Agile is a guiding principle for many organizations, especially within the marketing function. As I recently discussed on M&M Global, today’s marketers are slowly embracing the mindset, realizing that long-term marketing goals can only be supported through a series of sprints rather than a marathon.

So, why the change of heart? The answer, in part, can be found in the evolution of digital marketing. In the early 1990s, we first caught wind of the term “digital marketing,” of which its byproducts were web banners, e-commerce transactions, search engines and social media. Fast-forward to the turn of the century, and the behemoths of Linkedin, Google, Facebook and YouTube became household names. Nowadays, we have the Snapchats and WhatsApps of the world. As a result, marketers need to move at breakneck speed to keep pace with the ever-changing platforms and desired customer experiences. In fact, it is predicted that digital will surpass television for the first time this year. Given this, marketers need to be adept at managing the velocity inherent within the digital sphere.

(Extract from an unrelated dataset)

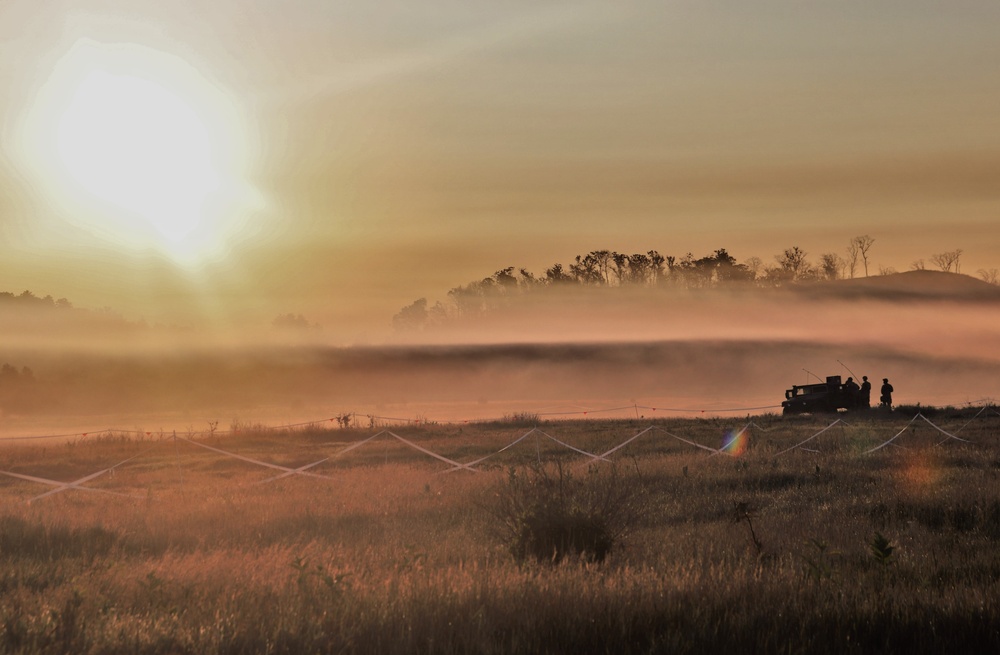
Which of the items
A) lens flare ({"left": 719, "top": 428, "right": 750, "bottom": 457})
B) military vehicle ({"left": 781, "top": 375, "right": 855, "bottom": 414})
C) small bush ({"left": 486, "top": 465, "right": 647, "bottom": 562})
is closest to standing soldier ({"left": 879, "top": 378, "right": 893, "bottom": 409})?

When considering agile marketing, there are a few topics to consider:

Starting blocks

Once you’ve committed to the agile marketing approach, you’ll need to convince other team members. As with any new initiative, there will likely be some reluctance, but in this instance, it’s important to reiterate this approach is suitable for both small and large projects. It’s best to also emphasize agile marketing is long enough to complete a project, but short enough to pivot when things go awry.

Mid-race fuel

You’re running your campaign full blast, and all of a sudden, something comes along to trip you up. Perhaps it’s a PR blunder with an executive in your organization or a product snafu that has gone viral with customers. Don’t let this cramp your style. We live in a 24/7 digital era, so step up and respond with transparency. Encourage all employees to do the same.

The Finish Line

Rest easy when your campaign has come to a close. Take a breath, gather everyone to do a kaizen to discuss what worked/didn’t work. Don’t chastise anyone as this is a time to solve problems as a group, without pointing fingers. It’s a time to reflect and give kudos to everyone who participated in the campaign. Use this time to also discuss what’s next – as it won’t be too soon before you’re in the starting blocks again.